Jews are not alone in our vehement ignorance. By our side are our new found friends, enabling Christians, erstwhile lovers of the Jews after more than a millennium of hate. Today we are joined at the empire hip.
This form of Jewish-Christian rapprochement means that the most soul obstructing place for Christians to observe Christmas and Easter is in their lavish churches. Like synagogue for Jews, Christians attending church fulfill their religious obligation by remaining willfully ignorant and terribly belligerent toward Palestinians to whom they owe justice as they once owed justice to Jews.
Some Christians of Conscience have finally arrived at a mature and, for them, revolutionary reflection about Jews. Even more revolutionary, Christians of Conscience have arrived at this reflection in dialogue with Jews of Conscience.
Christians of Conscience differentiate between myths of Jewish conspiracies and the reality of what Jews are doing to Palestinians. They come to this distinction belatedly but their arrival is important. Arriving together, a new stage of the Jewish-Christian journey is at hand.
The dual confession that Christians need to make is incredibly difficult. First is their crime against the Jewish people. Second is their crime against the Palestinian people.
The startling feature about Christians is how they are able to deal with the endless hypocrisy of Christian history and still attend Christian worship. Jews are different. Once religious hypocrisy enters the Jewish realm, it’s over. Jews leave Judaism, never to return.
For most Jews of Conscience exile from synagogue is beside the point. When the subject of worship and God is broached, Jews of Conscience flee the scene.
Nonetheless, Yom Kippur remains the day of days. The Jewish calendar haunts Jews who haven’t set foot in a synagogue for decades. By refusing to pay lip service to Yom Kippur, Jews of Conscience display their primal colors.
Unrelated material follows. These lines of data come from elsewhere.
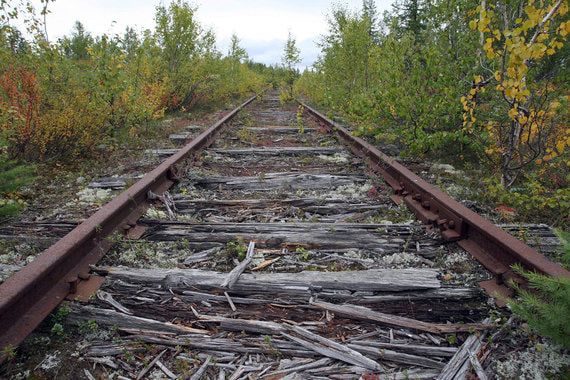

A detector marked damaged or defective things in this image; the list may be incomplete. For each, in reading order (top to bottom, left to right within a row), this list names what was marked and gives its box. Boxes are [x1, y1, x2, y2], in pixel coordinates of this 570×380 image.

rusty steel rail [0, 94, 255, 354]
rust stain on rail [0, 94, 255, 354]
splintered wood pile [6, 93, 560, 380]
rusty steel rail [300, 100, 564, 300]
rust stain on rail [300, 100, 564, 302]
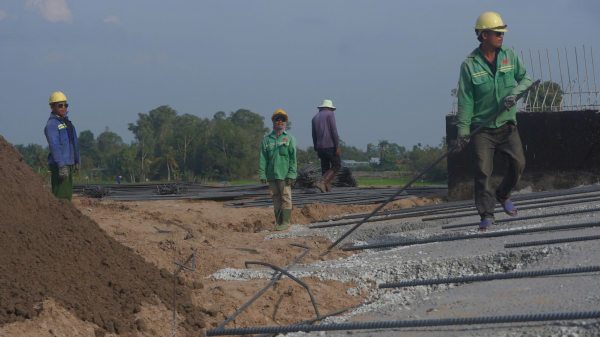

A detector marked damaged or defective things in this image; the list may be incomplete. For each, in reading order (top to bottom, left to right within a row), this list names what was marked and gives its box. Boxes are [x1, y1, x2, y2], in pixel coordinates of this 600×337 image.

bent rebar [326, 80, 540, 249]
bent rebar [440, 206, 600, 230]
bent rebar [344, 220, 600, 249]
bent rebar [214, 243, 310, 330]
bent rebar [244, 262, 322, 318]
bent rebar [380, 264, 600, 288]
bent rebar [206, 308, 600, 334]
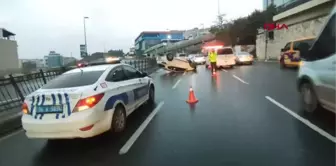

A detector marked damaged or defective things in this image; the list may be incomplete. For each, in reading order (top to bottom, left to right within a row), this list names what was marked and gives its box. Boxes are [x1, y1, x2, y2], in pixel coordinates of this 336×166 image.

overturned car [157, 52, 197, 72]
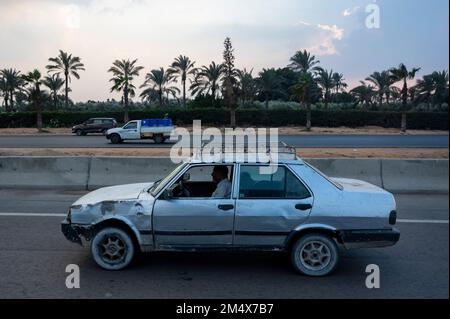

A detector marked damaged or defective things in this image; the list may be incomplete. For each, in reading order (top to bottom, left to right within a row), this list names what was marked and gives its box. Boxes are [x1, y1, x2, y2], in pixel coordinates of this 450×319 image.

dented car body [61, 159, 400, 276]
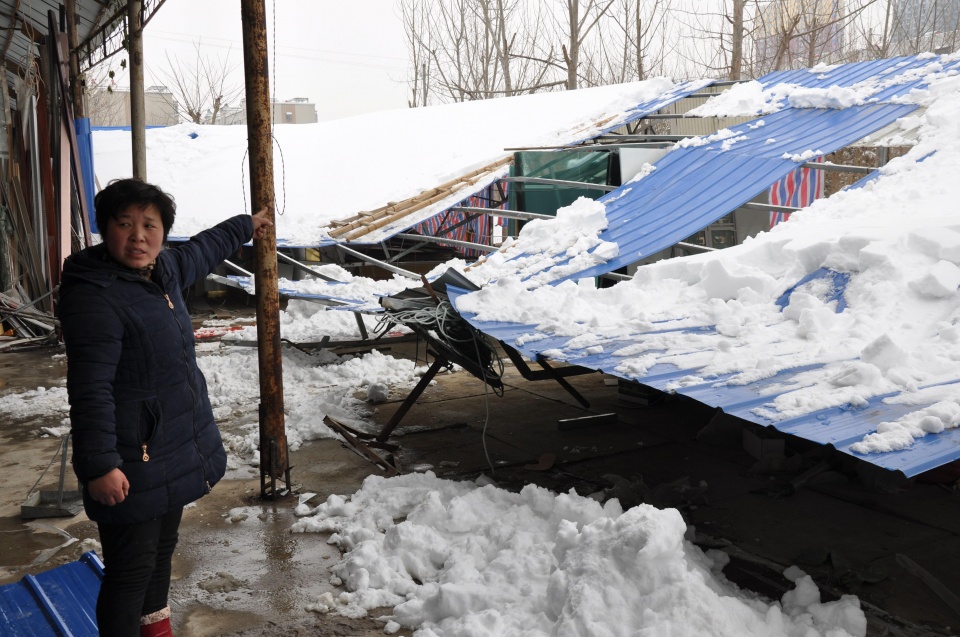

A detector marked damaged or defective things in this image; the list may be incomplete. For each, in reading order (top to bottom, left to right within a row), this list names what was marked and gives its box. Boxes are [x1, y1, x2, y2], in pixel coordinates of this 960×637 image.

rusty metal pole [126, 0, 145, 179]
rusty metal pole [239, 0, 288, 496]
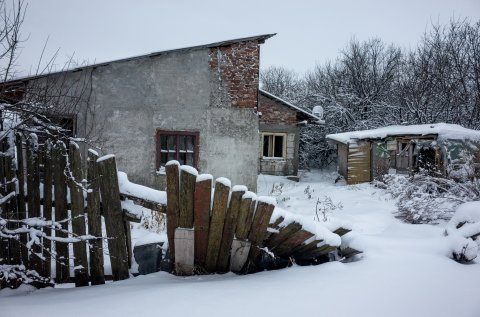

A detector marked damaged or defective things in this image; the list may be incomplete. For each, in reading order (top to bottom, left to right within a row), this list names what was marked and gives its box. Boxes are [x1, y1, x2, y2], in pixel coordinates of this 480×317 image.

broken window [156, 130, 197, 170]
broken window [262, 133, 284, 158]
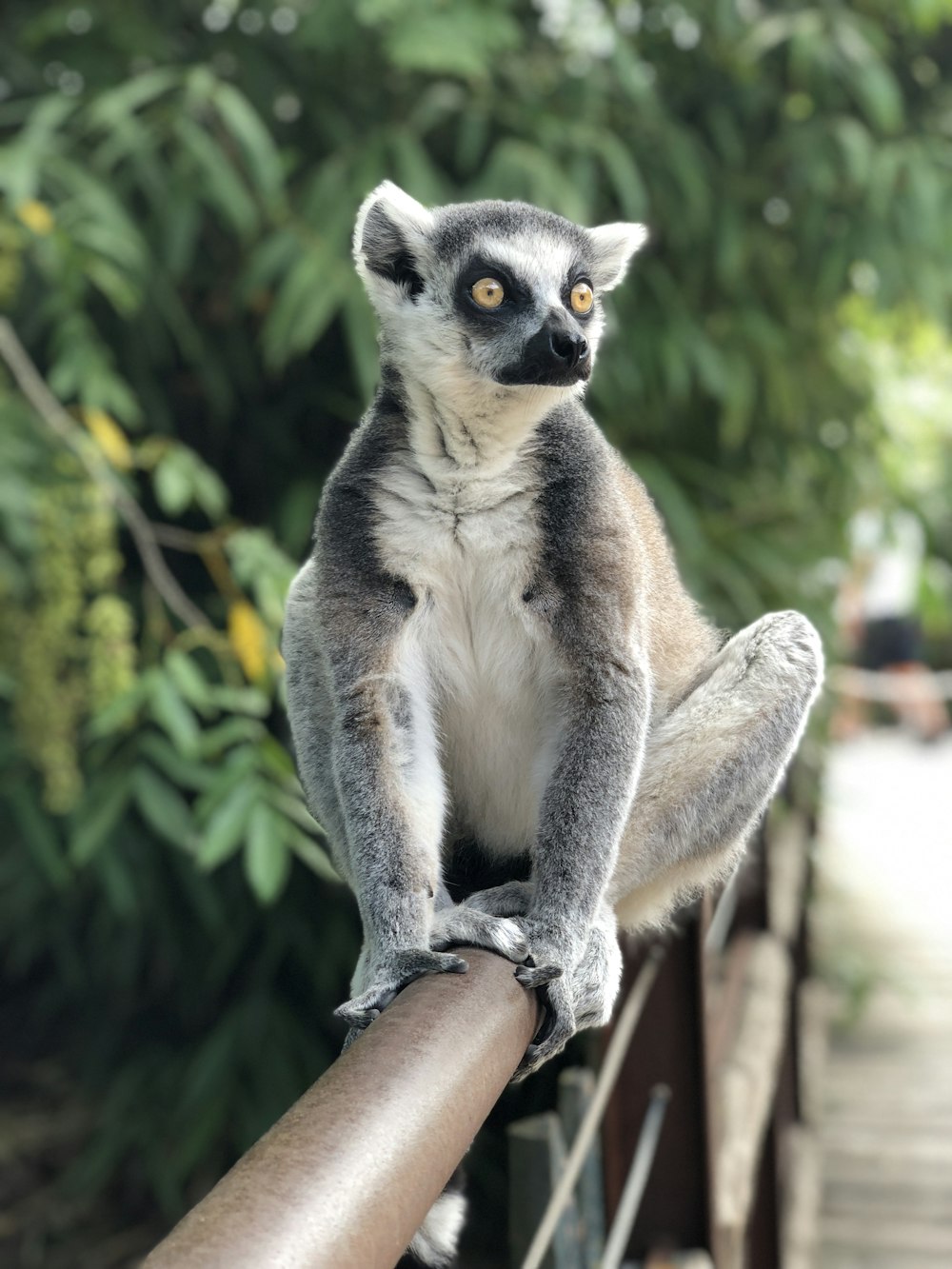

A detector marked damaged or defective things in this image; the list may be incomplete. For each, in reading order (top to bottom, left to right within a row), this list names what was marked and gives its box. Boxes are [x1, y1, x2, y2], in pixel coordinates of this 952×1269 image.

rusty metal pipe [145, 954, 541, 1269]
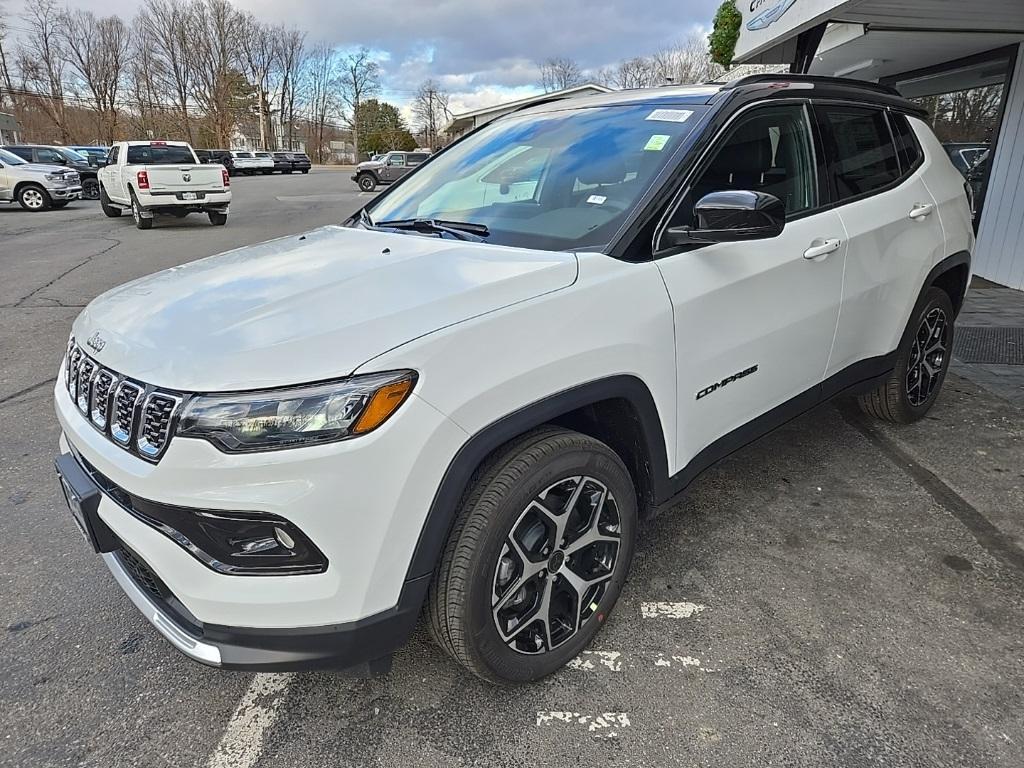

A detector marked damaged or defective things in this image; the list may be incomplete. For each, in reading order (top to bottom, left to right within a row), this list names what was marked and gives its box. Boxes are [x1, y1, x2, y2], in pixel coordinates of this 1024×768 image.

cracked pavement [2, 174, 1024, 768]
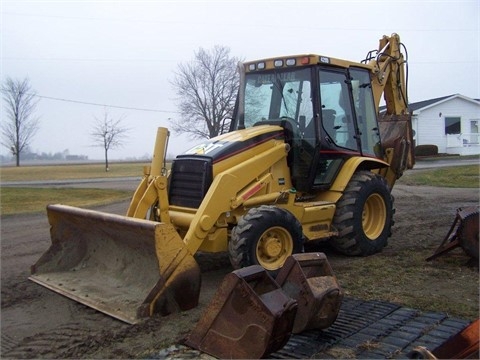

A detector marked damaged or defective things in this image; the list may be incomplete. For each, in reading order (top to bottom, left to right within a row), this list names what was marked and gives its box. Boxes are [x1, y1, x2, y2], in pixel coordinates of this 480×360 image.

rusty bucket on ground [28, 204, 201, 324]
rusty bucket on ground [187, 264, 296, 360]
rusty bucket on ground [276, 252, 344, 334]
rusty bucket on ground [426, 205, 478, 262]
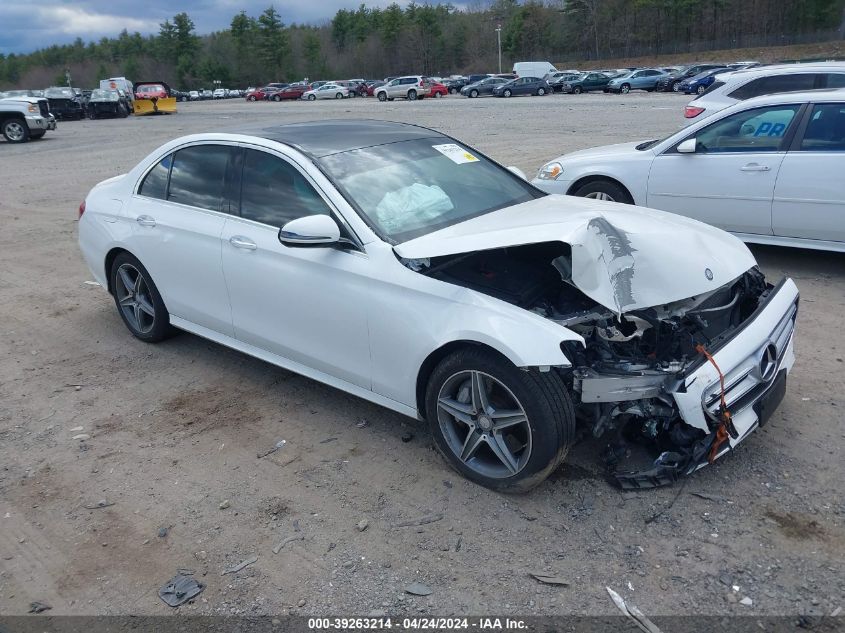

As has often been the case in Jewish history, Jews need to mourn and move on. Jews of Conscience might have been able to benefit from Christians of Conscience and how they reacted when their ethical tradition came to an end. But since that end occurred more or less in the 4th century when Christianity became the religion of the empire, many Christians have never experienced a vibrant ethical tradition.
Ironically, Christians look to Jews for guidance. At least, they did. Now we seek them out. But it’s too late. Our Arks are empty.
There’s no use looking to Islam for help. Like Jews and Christians, Muslims have little left of their ethical tradition. The interfaith dialogue that seeks to incorporate Islam is a ruse. Who will benefit if the Muslim clergy end up like the rabbis, priests and ministers Jews and Christians are stuck with?
Some say that our religions have been hijacked by neo-conservatives and extremists. This holds open the possibility of a return to a sense of innocence and redemption if right thinking can be restored. Unfortunately, our religions haven’t been hijacked. They’ve been squandered.
What to do at the end? On Yom Kippur, Jews of Conscience should marvel at how close people of conscience from every faith and secular orientation are to one another. We should appreciate and embrace those we find around our ethical table.
Instead of fasting on Yom Kippur, perhaps we should break bread with those we journey with. After all, the Biblical injunction against false sacrifice as idolatry, always linked to injustice, remains.